• _Given passage_:

┏━━

The analysis of individual AQPs has been summarized using radar charts. This chart graphically represents the level of detail for each of the DPSIR blocks based on the answers to the questionnaire. For each of the five blocks, five levels of detail have been defined: Level 0—impossible to evaluate based on input from questionnaire (the topic is not even mentioned); Level 1—the block is considered in the AQP, but not investigated; Level 2—low level of detail in the implementation; Level 3—medium level of detail; and Level 4—high level of detail.

For the Driver block the complexity depends on whether the different levels (national, regional and local) are included as well as potential synergies between these different levels. For Pressure blocks the distinction is based on whether the activities and emissions were derived using a top down or a bottom-up approach or a combination of these two. The level of complexity for the state block (concentration/deposition) is determined by how the state is derived (using a model?) and whether the different scales ranging from the regional to the local scale were considered. Detail in the spatial and temporal resolution for the exposure and population data is what matters for the complexity of the Impact block. For the RESPONSES block, finally, the degree to which an objective, quantitative choice of the abatement measure(s) is made will distinguish a simple from a more complex methodology (Table 3.1).

┗━━

• _Dataset records_:
┏━━

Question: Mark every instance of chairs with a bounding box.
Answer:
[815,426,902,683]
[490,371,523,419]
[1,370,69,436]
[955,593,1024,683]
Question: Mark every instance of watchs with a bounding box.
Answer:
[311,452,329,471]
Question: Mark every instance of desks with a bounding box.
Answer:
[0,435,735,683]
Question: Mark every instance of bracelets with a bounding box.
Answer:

┗━━

• _Task instructions_: Continue the passage about rating each DPSIR block's level of detail on radar charts, picking up after its final sentence.

• _The response_:
Table 3.1 Levels of complexity distinguished for the different DPSIR blocks

The radar chart in Fig. 3.23 represents the “average graph” computed considering all the plans available in the database. Some main observations can be derived. Most effort was put into quantifying the drivers and the state (concentration) in all the studies that were considered. The degree of detail used to evaluate emissions (PRESSURES) or to determine the consequent actions (RESPONSE) has been generally lower. Only rarely, actual plans and studies try to reach a quantification of the impacts on human health and ecosystems.

Fig. 3.23
figure 23

“Average graph” computed considering all air quality plans available in the APPRAISAL database

Following this approach, same examples of AQP classification are detailed in the next sections.

3.3.1 AQP for Athens

Description of the AQP

Athens AQP was developed as part of a wider effort of the Greek Ministry of Environment, Physical Planning and Public Works to comply to the EU legislation 1996/62/EC regarding ambient air quality levels. In this framework, the Ministry has funded the preparation of development plans for the abatement of air pollution in urban areas in Greece. For the urban area of Athens, the plan was jointly undertaken by two consulting companies, namely ENVECO S.A. and EPEM, with the official title: “Development of an Operational Plan for the Abatement of Atmospheric Pollution in the City of Athens”.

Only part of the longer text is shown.